14ème législature

Question N° 91465
de M. Laurent Furst (Les Républicains - Bas-Rhin )
Question écrite
Ministère interrogé > Affaires étrangères
Ministère attributaire > Affaires étrangères

Rubrique > outre-mer

Titre > Îles Éparses

Analyse > souveraineté. revendications. attitude de la France.

Question publiée au JO le : 01/12/2015 page : 9457
Réponse publiée au JO le : 12/01/2016 page : 292

Texte de la question

M. Laurent Furst interroge M. le ministre des affaires étrangères et du développement international sur la position de la France par rapport à l'émergence de revendications territoriales malgaches sur les Îles Éparses.
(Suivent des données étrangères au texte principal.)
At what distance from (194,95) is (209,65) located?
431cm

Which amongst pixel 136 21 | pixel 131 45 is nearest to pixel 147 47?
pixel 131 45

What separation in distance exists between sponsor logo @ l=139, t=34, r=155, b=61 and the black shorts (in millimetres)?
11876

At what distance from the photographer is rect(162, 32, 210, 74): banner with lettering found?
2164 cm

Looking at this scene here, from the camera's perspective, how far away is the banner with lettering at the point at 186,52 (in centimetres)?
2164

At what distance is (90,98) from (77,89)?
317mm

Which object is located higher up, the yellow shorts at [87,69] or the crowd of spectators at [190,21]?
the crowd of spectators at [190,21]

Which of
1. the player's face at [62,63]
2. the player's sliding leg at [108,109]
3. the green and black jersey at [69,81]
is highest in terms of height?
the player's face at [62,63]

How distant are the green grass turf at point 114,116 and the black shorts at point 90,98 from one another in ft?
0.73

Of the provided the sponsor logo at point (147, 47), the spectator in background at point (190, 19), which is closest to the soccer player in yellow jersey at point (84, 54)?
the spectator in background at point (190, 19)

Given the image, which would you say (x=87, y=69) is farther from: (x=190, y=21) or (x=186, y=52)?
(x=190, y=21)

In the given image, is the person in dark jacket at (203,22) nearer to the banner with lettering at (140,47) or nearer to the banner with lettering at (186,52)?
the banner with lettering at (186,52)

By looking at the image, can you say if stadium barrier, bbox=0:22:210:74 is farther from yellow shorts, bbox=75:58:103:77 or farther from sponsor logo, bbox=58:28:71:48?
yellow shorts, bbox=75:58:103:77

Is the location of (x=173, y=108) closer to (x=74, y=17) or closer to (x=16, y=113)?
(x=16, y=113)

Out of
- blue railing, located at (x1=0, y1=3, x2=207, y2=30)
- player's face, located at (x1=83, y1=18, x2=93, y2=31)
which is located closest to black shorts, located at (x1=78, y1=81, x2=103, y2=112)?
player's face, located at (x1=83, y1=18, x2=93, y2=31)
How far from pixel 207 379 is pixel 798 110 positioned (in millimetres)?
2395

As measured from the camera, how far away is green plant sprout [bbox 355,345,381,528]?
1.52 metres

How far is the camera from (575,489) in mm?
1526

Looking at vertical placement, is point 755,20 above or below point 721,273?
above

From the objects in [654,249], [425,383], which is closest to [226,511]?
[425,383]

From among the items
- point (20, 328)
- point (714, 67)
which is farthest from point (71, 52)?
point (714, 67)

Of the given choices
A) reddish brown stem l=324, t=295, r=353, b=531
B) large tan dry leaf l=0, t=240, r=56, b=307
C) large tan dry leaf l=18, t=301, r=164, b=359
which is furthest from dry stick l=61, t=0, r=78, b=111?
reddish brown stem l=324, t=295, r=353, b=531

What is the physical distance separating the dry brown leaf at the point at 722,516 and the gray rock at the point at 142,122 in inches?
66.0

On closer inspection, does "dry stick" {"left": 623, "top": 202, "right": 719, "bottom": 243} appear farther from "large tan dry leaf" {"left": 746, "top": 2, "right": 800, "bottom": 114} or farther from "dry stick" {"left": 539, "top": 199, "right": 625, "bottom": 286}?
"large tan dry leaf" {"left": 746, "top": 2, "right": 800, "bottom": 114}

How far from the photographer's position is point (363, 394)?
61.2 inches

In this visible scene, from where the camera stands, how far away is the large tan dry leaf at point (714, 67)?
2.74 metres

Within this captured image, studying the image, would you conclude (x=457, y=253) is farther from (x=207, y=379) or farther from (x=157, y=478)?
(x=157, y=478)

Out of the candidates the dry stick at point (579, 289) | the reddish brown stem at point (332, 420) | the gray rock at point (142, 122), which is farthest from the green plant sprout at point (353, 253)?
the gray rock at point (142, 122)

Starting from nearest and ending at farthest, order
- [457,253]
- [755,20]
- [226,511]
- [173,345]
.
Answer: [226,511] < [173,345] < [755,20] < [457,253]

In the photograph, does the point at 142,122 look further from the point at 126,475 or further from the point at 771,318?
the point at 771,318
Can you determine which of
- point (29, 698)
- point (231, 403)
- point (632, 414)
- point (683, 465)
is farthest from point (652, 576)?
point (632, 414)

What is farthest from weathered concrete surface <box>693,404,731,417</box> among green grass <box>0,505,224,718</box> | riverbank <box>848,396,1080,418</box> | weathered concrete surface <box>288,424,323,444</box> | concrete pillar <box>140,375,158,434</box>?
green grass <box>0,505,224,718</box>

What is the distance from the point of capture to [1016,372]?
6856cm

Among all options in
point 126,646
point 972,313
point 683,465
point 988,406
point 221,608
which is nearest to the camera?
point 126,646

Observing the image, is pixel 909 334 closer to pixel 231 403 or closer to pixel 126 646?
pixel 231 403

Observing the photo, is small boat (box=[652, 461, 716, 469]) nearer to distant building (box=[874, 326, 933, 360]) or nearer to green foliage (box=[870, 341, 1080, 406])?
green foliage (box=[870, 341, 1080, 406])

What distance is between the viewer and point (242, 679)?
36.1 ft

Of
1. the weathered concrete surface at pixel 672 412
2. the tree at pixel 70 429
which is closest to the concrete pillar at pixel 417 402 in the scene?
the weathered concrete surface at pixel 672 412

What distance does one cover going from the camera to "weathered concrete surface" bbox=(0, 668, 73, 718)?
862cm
Celles-ci, situées constituées de cinq archipels, îles et atolls, dont notamment l'île de Juan de Nova située dans le Canal du Mozambique, constituent le cinquième district des Terres australes et antarctiques Françaises. Or, concomitamment à la délivrance de deux permis d'exploration d'hydrocarbures dans la zone économique exclusive de Juan de Nova, de nombreuses voix politiques et médiatiques malgaches, relayées par la société civile, se sont élevées pour réclamer la souveraineté malgache sur les Îles Éparses ou un accord de cogestion sur Juan de Nova. Le Président de la République de Madagascar a affirmé qu'un dialogue était en cours avec la diplomatie française à ce sujet. Il souhaite donc connaître la position de la diplomatie française sur ces revendications.

Texte de la réponse

La France exerce sa souveraineté sur les Iles Eparses du Canal du Mozambique, ainsi que sur Tromelin, depuis la fin du XIXème siècle. Ces îles font aujourd’hui partie du cinquième district des Terres australes et antarctiques françaises. Elles représentent, pour la France mais aussi pour l’ensemble des pays de la région, une réserve de biodiversité extrêmement riche, à préserver. Elles confèrent par ailleurs à la France une zone économique exclusive étendue. Les Iles Eparses font aussi, depuis les années 1970, l’objet de contestations de souveraineté de la part de Madagascar d’une part (îles du Canal du Mozambique), de Maurice d’autre part (Tromelin). La France continuera à exercer sa souveraineté sur ces îles et les eaux adjacentes. Dans le même temps, elle est disposée à ouvrir avec Madagascar des discussions sur ces réservoirs de biodiversité à l’écosystème vulnérable et à nouer avec ses voisins d’éventuelles collaborations, en particulier sur les aspects scientifiques ou environnementaux liés aux menaces qui pèsent sur ces îles, à l’image de ce qui a été fait avec Maurice s’agissant de Tromelin, dont l’accord-cadre de cogestion reste à ratifier par le Parlement. C’est dans cet esprit de dialogue et de partenariat que, conformément à ce qui avait été convenu lors de la visite à Paris du président malgache en septembre 2014, des discussions s’ouvriront bientôt au niveau des hauts fonctionnaires des deux pays.